Cette pièce, Being at home with Claude, est un classique québécois de René-Claude Dubois écrite en 1984. La performance à laquelle j’ai eu la chance d’assister vendredi dernier célèbre magnifiquement son trentenaire. Les deux interprètes principaux, Benoît McGinnis et Marc Béland, me prédisaient déjà que ce serait une belle performance, mais j’ai été littéralement renversée.
On y raconte l’histoire de Yves, un jeune prostitué montréalais. Après avoir assassiné sans raison apparente son amant, il prévient les autorités qu’il y a un cadavre dans un appartement de la rue Casgrain. Peu de temps après, il avoue être le coupable. Toutefois, avant de rencontrer les policiers, il prend soin de voler les clés d’un juge ainsi que de prévenir un journaliste du Montréal Matin, trop heureux d’avoir l’exclusivité de cette nouvelle.
Cette prémisse incompréhensible est ce qu’essaie de décortiquer l’inspecteur en cette soirée de juillet 1967. Après plus de 24 heures à remâcher les mêmes questions et les mêmes réponses sans succès, l’accusé et le policier sont tous deux lessivés.

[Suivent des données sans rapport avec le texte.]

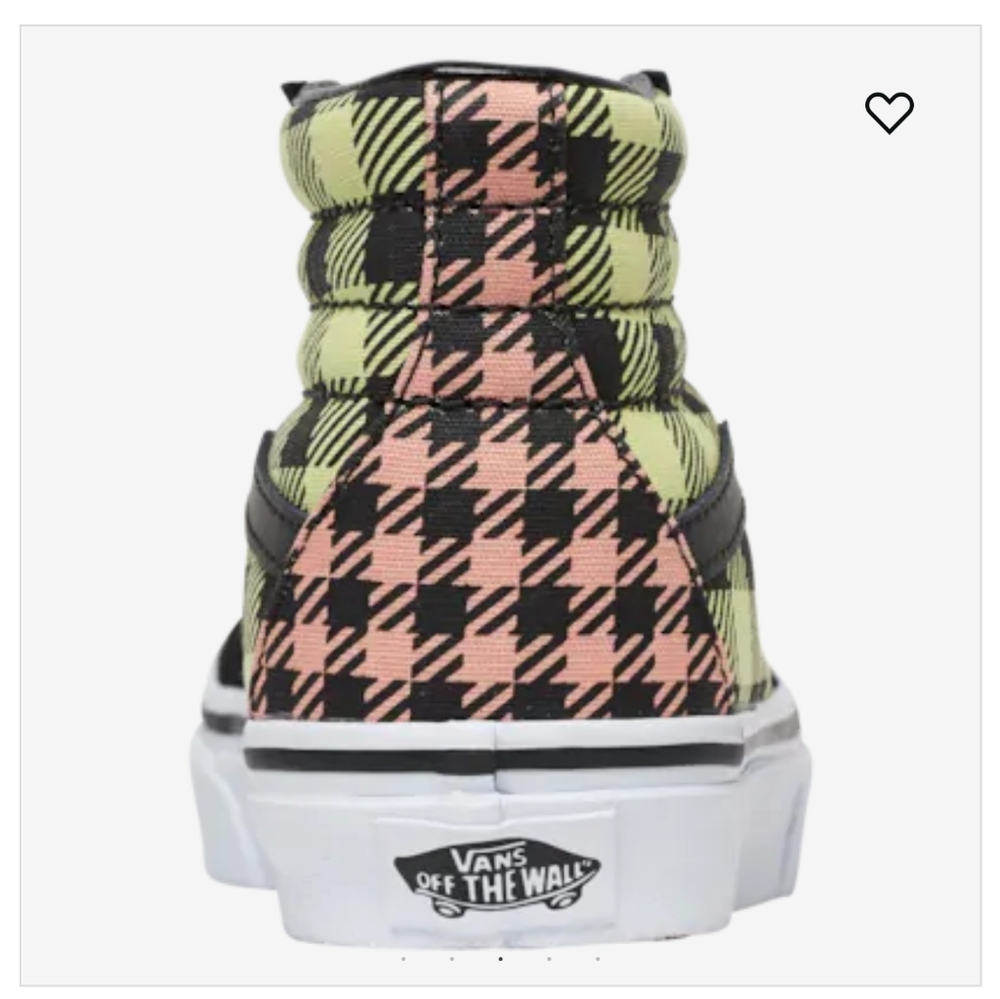 80's Inspired Plaid Sk8-Hi VANS - Picture 5 of 13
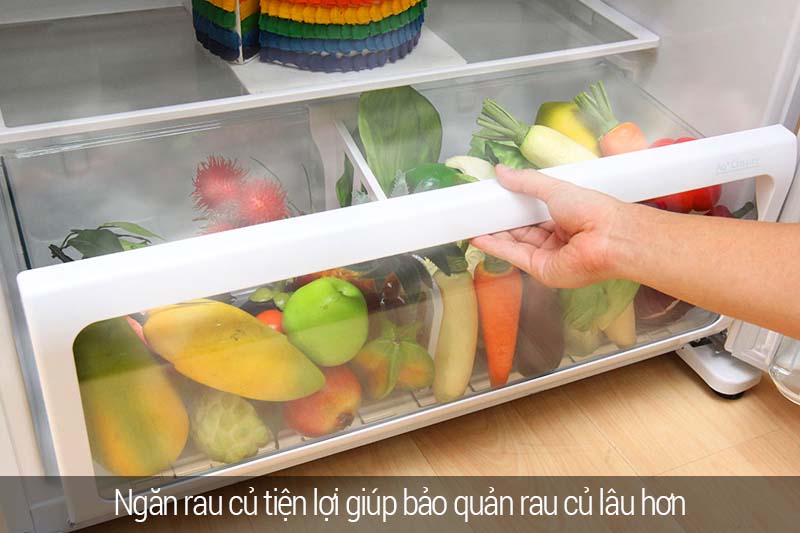 Ngăn rau quả giữ ẩm, cho rau quả tuôn tươi ngon, mọng nước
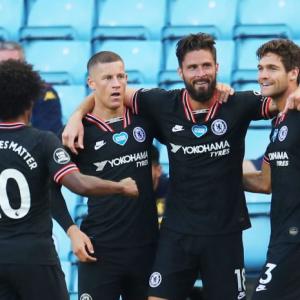 EPL PHOTOS: Chelsea fight back to at struggling Villa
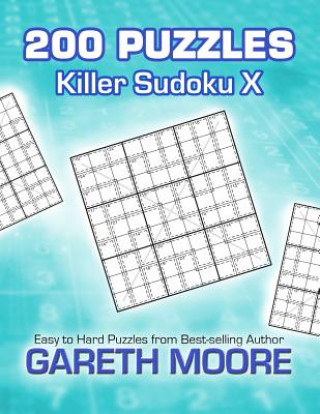 Carte Killer Sudoku X: 200 Puzzles Gareth Moore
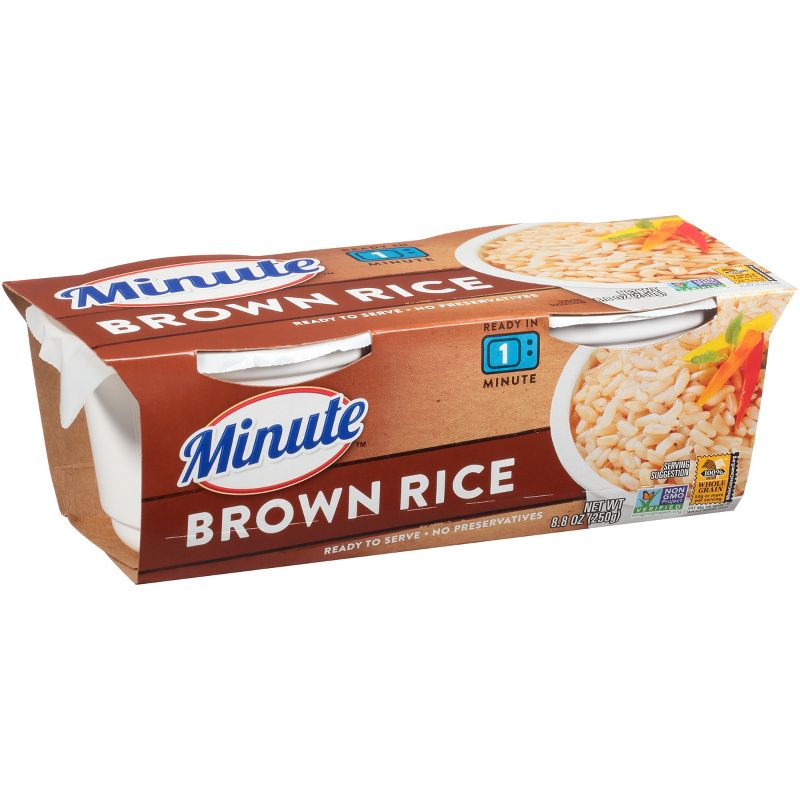 Minute Ready to Serve Fully Cooked Brown Rice Cups - 2pk - 8.8oz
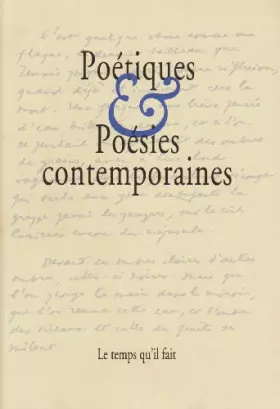 Couverture du produit · Poétiques et poésies contemporaines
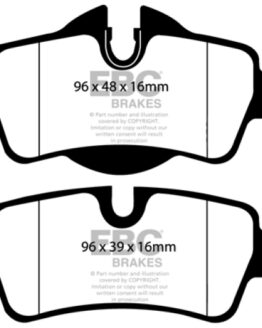 EBC Bluestuff NDX Semi-Metallic Street & Track Day Brake Pads DP51931NDX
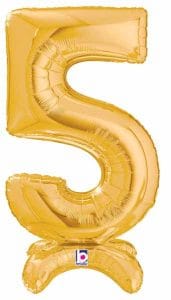 Table Decor #5 Gold Balloon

L’inspecteur persiste, refait avec Yves le compte-rendu de ces derniers jours pour essayer d’y mettre un sens et, après de nombreuses tentatives, une éclaircie finit par percer cette histoire insolite. Yves, bouleversé de son geste, délivre ses tripes et son âme à ce policier sous le choc pour lui expliquer, avec un lyrisme unique, l’histoire d’amour qu’il a vécue et qui l’a poussé à l’acte.
Cette pièce, mise en scène par Frédéric Blanchette, se déroule entièrement dans le bureau de l’inspecteur et, quoique deux personnages secondaires fassent parfois irruption, Being at home with Claude, c’est surtout une confrontation entre deux hommes: l’inspecteur et le suspect. Le texte de René-Claude Dubois, qui exprime magnifiquement le contexte historique de l’époque, est toujours aussi puissant trente ans plus tard. Toutefois, la plus grande force de cette oeuvre, c’est Benoit McGinnis.

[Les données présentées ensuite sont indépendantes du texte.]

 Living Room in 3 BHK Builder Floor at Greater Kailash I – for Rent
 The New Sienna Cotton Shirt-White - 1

Toujours incroyablement talentueux dans chacune de ses pièces, McGinnis surpasse ici tous les possibles. Pendant son monologue d’une vingtaine de minutes, mon attention a été rivée sur lui alors que mon coeur bâtait la chamade et que mes mains tremblaient presque. Arrivant parfaitement à s’imprégner de son rôle par sa gestuelle, sa manière de marcher et sa manière de parler, il tord le coeur lorsqu’il délivre les mots de Dubois. Marc Béland est aussi très bon dans le rôle de l’inspecteur, mais McGinnis imprègne la scène à un point qu’on en oublie tout le reste. Les effets musicaux et sonores sont également particulièrement efficaces lorsqu’ils se conjuguent à des moments forts de la pièce. La scène finale est d’ailleurs prenante.
Being at home with Claude est un incontournable de la saison théâtrale. À voir absolument au Théâtre du Nouveau Monde jusqu’au 11 octobre 2014.